Erin stomps out the one she was smoking just so she could light another. "I paid my dues long ago. But, you know you have my number." Then she paused, shaking her head at his comment. "It's not necessarily evil, you know. That." She was defensive now.

Gives her a light, then lights his own. "It's a bit like walking around in a short skirt and fuck-me pumps and complaining about getting groped in a bar, sweetheart. One doesn't equal the other, but one often leads to the other." Takes a long drag. "So how will you do it?" The exhale. The curl of smoke. It did little for him on a chemical level, but it looked so
very cool, didn't it?

"I don't have to tell you." Though she knew, maybe even then. "I probably won't. But I can take care of it." She shuffled her feet then, slowly regressing from women to girl.

"I was just curious. Faking your death would be obvious, but it's been so overdone. Especially around here." Wolfish smile for the Little Thing. This had gone well, and the man upstairs would be pleased. "But if that's the route you choose, it is a classic for a reason."

"And more painful than letting someone's soul disolve in acid." She spit it back at him as she dragged on her cigarette. Sure, she was annoyed, angry, even, but now it felt like he was her only friend in this. And so it was confiding, too, what she was going.
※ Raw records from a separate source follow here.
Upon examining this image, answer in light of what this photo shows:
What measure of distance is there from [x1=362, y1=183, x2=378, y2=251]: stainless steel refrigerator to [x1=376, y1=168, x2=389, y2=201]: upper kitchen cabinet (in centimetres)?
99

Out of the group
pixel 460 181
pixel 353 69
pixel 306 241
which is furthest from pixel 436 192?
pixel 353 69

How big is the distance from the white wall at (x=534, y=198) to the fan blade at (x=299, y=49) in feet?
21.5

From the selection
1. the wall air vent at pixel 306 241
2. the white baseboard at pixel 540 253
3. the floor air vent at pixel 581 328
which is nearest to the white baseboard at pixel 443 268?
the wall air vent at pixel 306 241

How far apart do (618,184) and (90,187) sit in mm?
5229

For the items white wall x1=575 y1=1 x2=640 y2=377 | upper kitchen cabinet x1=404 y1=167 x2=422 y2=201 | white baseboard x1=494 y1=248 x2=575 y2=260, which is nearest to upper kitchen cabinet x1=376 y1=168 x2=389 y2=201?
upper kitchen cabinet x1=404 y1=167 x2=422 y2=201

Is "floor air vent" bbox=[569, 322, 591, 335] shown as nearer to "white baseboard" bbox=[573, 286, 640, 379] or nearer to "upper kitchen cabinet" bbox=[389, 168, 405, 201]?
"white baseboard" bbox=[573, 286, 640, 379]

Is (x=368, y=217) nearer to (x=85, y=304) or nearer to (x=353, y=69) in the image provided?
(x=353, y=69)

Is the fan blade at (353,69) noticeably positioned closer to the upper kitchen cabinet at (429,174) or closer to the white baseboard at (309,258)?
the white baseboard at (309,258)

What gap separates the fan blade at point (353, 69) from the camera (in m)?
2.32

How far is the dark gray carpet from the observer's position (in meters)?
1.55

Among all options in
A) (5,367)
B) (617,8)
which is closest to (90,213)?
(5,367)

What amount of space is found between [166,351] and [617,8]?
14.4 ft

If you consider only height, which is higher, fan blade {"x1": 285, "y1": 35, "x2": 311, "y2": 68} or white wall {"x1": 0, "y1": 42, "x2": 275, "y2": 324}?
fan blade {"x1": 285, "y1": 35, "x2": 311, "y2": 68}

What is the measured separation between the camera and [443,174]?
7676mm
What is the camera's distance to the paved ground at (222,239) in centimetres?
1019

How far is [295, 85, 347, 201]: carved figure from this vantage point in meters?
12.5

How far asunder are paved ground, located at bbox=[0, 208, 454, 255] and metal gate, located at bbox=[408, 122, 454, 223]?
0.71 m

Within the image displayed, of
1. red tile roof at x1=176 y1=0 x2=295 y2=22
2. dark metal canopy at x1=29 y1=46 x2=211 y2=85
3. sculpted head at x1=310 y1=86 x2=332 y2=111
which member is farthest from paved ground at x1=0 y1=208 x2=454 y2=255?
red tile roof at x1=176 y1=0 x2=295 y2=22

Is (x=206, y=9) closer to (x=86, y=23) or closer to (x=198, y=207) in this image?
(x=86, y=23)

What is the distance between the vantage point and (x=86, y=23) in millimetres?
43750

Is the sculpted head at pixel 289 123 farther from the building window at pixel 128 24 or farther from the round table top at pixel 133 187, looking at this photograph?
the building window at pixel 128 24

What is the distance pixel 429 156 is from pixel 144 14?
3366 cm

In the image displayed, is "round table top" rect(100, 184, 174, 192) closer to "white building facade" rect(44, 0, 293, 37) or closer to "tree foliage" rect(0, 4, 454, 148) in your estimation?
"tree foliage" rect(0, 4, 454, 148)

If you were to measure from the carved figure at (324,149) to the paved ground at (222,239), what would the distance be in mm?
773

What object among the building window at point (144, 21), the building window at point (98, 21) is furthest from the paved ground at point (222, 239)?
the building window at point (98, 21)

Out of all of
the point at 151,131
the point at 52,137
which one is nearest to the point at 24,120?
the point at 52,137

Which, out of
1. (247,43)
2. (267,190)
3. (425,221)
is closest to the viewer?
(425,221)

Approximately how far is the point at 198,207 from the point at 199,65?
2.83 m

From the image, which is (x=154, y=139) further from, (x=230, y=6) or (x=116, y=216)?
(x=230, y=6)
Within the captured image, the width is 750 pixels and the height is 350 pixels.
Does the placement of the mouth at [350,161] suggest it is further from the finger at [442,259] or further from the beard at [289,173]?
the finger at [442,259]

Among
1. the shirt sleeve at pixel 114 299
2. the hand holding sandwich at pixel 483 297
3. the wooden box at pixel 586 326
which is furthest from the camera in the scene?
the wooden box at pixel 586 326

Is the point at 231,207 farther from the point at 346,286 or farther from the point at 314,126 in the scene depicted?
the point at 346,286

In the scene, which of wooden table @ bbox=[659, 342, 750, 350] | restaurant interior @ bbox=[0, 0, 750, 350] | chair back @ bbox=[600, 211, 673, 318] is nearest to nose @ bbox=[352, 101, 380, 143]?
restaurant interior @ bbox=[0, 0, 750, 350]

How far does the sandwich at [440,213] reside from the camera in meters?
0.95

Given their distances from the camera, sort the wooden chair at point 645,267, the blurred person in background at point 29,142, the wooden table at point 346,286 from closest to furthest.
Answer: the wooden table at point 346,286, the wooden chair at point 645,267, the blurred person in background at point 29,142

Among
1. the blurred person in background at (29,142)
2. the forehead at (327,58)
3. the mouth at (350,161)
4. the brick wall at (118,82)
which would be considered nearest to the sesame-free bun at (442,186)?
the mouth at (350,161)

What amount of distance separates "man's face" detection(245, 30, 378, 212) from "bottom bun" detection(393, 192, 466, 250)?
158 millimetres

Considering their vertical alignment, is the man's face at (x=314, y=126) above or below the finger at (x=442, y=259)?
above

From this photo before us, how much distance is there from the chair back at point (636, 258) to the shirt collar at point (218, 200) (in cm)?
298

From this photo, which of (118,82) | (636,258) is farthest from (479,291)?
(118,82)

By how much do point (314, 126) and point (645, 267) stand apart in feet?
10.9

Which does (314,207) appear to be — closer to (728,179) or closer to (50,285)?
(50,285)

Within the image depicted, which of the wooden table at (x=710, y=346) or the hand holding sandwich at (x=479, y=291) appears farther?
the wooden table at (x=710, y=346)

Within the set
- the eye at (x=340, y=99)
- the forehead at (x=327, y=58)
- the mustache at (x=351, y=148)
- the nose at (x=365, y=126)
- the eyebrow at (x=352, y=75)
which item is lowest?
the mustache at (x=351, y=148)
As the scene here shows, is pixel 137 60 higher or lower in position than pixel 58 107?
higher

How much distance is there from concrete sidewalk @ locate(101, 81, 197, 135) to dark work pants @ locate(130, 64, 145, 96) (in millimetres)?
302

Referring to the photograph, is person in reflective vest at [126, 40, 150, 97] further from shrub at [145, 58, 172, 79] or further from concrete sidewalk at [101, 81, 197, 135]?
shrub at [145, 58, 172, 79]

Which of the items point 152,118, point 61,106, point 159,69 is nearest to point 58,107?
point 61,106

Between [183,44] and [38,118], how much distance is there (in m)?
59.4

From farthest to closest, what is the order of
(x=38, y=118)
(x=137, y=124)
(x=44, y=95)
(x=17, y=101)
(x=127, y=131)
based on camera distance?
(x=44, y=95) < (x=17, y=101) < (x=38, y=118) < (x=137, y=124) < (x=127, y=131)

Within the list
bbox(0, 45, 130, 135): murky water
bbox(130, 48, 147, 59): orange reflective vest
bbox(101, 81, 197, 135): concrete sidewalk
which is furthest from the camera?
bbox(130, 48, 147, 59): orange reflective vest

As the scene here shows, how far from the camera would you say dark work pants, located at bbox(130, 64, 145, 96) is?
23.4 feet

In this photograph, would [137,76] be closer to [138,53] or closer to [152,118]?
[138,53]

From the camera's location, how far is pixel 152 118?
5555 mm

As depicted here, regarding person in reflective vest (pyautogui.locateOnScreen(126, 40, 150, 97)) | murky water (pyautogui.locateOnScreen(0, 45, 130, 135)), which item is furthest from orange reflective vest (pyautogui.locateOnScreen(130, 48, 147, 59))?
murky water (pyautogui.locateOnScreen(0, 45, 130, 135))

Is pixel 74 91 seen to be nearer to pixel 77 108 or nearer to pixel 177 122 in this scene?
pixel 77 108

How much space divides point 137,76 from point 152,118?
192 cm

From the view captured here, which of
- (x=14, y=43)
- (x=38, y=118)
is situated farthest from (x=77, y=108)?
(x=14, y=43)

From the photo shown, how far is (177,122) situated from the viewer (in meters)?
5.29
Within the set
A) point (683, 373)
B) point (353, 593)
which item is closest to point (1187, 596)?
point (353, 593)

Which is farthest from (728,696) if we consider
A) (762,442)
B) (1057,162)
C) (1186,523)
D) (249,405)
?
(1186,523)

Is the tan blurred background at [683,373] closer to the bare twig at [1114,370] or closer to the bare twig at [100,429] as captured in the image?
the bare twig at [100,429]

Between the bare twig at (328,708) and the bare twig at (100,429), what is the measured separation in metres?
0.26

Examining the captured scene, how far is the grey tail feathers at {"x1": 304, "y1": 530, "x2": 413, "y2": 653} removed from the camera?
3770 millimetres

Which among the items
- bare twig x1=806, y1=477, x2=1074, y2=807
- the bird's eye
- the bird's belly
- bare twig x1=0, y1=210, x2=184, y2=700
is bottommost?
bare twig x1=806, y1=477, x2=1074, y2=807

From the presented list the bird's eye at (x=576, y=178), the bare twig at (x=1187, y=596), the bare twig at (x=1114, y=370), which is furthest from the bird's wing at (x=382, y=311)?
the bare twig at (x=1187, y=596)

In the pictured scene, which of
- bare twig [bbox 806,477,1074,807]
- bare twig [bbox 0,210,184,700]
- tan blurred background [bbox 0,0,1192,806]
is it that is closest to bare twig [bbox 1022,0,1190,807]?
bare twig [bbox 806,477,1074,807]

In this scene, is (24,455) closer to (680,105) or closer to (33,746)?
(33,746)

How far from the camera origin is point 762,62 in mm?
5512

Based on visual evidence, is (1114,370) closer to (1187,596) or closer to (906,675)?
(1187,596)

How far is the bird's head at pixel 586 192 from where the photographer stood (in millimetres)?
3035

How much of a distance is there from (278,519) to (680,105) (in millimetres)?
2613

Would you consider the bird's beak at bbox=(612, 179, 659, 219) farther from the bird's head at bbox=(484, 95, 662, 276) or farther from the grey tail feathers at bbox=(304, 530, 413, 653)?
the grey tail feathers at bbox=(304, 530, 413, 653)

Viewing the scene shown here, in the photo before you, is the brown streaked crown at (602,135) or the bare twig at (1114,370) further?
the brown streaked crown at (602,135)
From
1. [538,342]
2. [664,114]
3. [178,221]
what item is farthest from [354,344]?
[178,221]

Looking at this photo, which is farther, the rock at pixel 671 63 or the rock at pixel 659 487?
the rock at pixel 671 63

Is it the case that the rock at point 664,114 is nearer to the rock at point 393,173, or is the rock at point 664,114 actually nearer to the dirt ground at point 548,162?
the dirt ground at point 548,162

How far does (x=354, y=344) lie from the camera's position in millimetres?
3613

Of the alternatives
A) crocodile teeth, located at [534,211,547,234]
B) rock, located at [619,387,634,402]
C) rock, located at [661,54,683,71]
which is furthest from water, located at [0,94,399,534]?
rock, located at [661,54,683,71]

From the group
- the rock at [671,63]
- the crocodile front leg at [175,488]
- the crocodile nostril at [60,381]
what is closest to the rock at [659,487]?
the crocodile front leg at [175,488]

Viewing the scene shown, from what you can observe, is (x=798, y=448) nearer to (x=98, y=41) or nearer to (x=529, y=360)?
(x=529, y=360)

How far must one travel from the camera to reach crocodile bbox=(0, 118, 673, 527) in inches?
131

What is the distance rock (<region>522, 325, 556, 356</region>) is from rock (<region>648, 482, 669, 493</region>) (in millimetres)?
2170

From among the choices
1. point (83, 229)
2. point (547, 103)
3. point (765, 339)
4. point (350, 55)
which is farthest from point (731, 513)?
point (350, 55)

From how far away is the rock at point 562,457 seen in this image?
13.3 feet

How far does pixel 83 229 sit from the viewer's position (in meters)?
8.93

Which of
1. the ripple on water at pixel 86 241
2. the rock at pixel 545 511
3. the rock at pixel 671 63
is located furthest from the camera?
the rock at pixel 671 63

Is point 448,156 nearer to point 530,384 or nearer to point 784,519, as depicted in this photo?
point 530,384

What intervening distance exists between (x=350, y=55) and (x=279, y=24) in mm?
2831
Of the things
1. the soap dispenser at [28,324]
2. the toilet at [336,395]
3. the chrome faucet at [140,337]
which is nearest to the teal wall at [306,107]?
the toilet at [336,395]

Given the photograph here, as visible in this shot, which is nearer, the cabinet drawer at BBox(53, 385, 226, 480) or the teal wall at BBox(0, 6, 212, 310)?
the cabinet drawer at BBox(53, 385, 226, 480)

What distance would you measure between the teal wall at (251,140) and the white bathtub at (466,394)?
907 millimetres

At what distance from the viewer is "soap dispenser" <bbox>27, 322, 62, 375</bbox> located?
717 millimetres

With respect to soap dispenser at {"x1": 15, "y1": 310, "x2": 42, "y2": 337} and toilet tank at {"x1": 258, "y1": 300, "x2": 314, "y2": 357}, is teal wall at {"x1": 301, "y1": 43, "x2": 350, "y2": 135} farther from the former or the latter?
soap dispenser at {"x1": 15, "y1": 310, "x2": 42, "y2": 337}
"Have you dissolved a soul in acid?" He looked thoughtful. "I've never actually tried that, and I thought I was a creative bastard. Though admittedly, I do save my creativity for other areas."

"It was a figure of speech. I was likening you to acid." She smirked at him then, that almost flirty look again. "You seem about as deadly." She ashed to the side and looked back. "Other areas?"

"Well thank you. I suppose I am hazardous to touch." Modesty was funny. It showed in that dimple again, and a knowing look to her as he answered her question. Well. Sort of. "You don't live as long as I have without taking up a few hobbies."

"I bet." She smiled as she crushed the cigarette beneath her shoe. "So, tell me, man with no name, I just go out into the city and don't look back, then?"

"And keep him from looking. Keep both of you from looking, if you know what's good for you. That's it." For now. He knew that the man upstairs was interested in what sort of a commodity she might become if left to flourish in Rhydin. On her own, she might eventually be worth more than the both of them together. Maybe, maybe not. The man did enjoy a good wager.

"I've never been good at looking back." She smirked to herself, nostalgic. "Thanks for fucking up my life, mate." She saluted him as she tightened her bag on her back and turned to leave him.

"You're welcome, sweetheart. Good luck." She was going to need it.